Bolívia não manifestou interesse por faixa de terra isolada do Acre, mas moradores estão inquietos
Com suas fronteiras definidas há mais de um século, o Brasil pode em breve perder parte de suas terras para a Bolívia – ou, pelo menos, é o que temem os moradores de uma cidade brasileira na fronteira com o país vizinho.
A acelerada erosão nas margens do rio Acre, na divisa entre as duas nações, está perto de fazer com que parte da cidade de Brasileia, no Acre, perca a ligação terrestre com o resto do município, tornando-se uma ilha cercada pela Bolívia.
"Vamos ter que virar tudo boliviano", diz à BBC Brasil o comerciante e líder comunitário João Oliveira Magalhães, um dos 2 mil moradores da área, que abrange os bairros de Samaúna e Leonardo Barbosa.A Bolívia jamais manifestou interesse pelos bairros de Brasileia que podem ficar ilhados, mas isso parece não tranquilizar alguns moradores inquietos.

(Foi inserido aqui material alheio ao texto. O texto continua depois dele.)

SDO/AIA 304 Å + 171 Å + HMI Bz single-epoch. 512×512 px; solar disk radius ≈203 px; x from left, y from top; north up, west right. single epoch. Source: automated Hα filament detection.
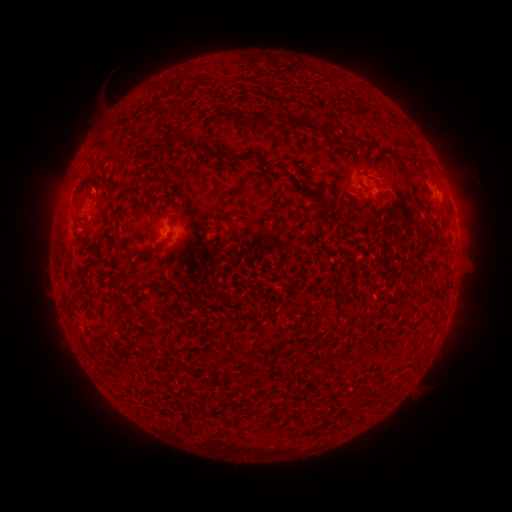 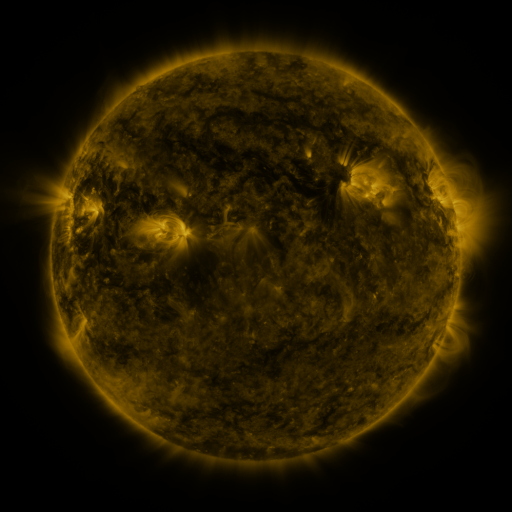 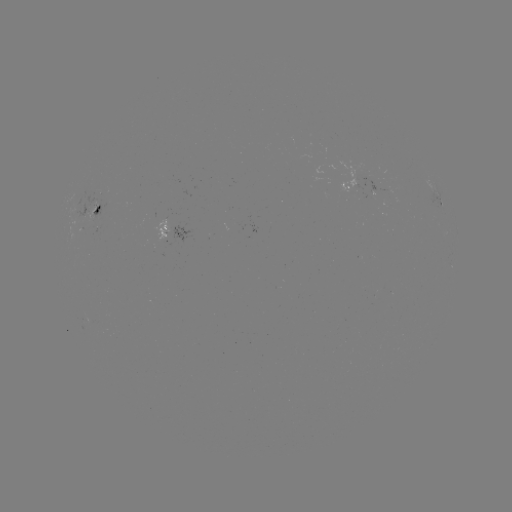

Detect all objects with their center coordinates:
filament: (300, 121)
filament: (345, 138)
filament: (108, 147)
filament: (204, 147)
filament: (239, 159)
filament: (105, 178)
filament: (141, 203)
filament: (97, 209)
filament: (156, 213)
filament: (76, 219)
filament: (113, 224)
filament: (142, 253)
filament: (363, 322)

Magalhães, de 61 anos, mora com a esposa e um de seus onze filhos no trecho mais vulnerável à erosão, a cada vez mais estreita faixa de terra que liga os dois bairros às demais partes de Brasileia.
"O rio está comendo muita terra, o barranco está no toco."

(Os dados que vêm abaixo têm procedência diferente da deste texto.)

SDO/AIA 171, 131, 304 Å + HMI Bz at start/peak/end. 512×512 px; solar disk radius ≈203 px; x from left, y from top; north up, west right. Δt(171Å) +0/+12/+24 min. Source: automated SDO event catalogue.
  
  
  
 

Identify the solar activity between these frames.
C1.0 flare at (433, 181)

Os bairros – habitados por cerca de 500 famílias pobres – foram erguidos num meandro, um trecho sinuoso do rio. Meandros são bastante sujeitos a mudanças de curso por causa de chuvas ou de ações humanas.
Magalhães afirma que, se os bairros perderem a ligação com o resto da cidade, a Bolívia reclamará a área, já que ela se tornaria quase um enclave brasileiro na cidade boliviana de Cobija.
"Na minha experiência, não vão dois anos para apartar o lado que vai ficar para a Bolívia. O Brasil vai perder muita terra".
Segundo um estudo do engenheiro Oscar Martins, da Universidade de Santa Maria (RS), o trecho que liga os bairros ao resto do município perdeu 15 metros de largura entre 1997 e 2008.
Desde então, segundo a prefeitura, ele continua encolhendo. Em 2013, a faixa media 20 metros de largura e, na semana passada, após uma forte chuva, reduziu-se para 18 metros.
Faixa que liga bairro ao resto do município tem s[o 18 metros de largura
O último deslizamento, diz Magalhães, deixou dependurado o bar que ele mantém no fundo de sua casa, à beira do rio.
O temor de que a Bolívia reivindique a área ecoa rivalidades históricas. O território que hoje é o Acre pertenceu ao país vizinho até 1899, quando seringalistas brasileiros que o habitavam iniciaram uma revolta contra autoridades bolivianas.
Vitoriosos, eles chegaram a declarar uma república independente, até que, em 1903, o Barão do Rio Branco assinou com a Bolívia o Tratado de Petrópolis, que garantiu o domínio brasileiro sobre a área.
Apesar dos temores, porém, a Bolívia jamais manifestou interesse pelos bairros de Brasileia que podem ficar ilhados.
E segundo o Ministério de Relações Exteriores do Brasil, a fronteira entre os dois países não está sujeita a variações do curso do rio Acre.
Em nota à BBC Brasil, o órgão diz que recentemente Brasil e Bolívia definiram novos marcos fronteiriços na área do meandro.
O Itamaraty afirmou ainda que o Exército, a Agência Nacional de Águas e a Defesa Civil estão se coordenando "para adotar as providências necessárias à contenção do processo erosivo" no local.
No entanto, segundo o prefeito de Brasileia, Everaldo Gomes (PMDB), "no momento não existe uma solução para o problema".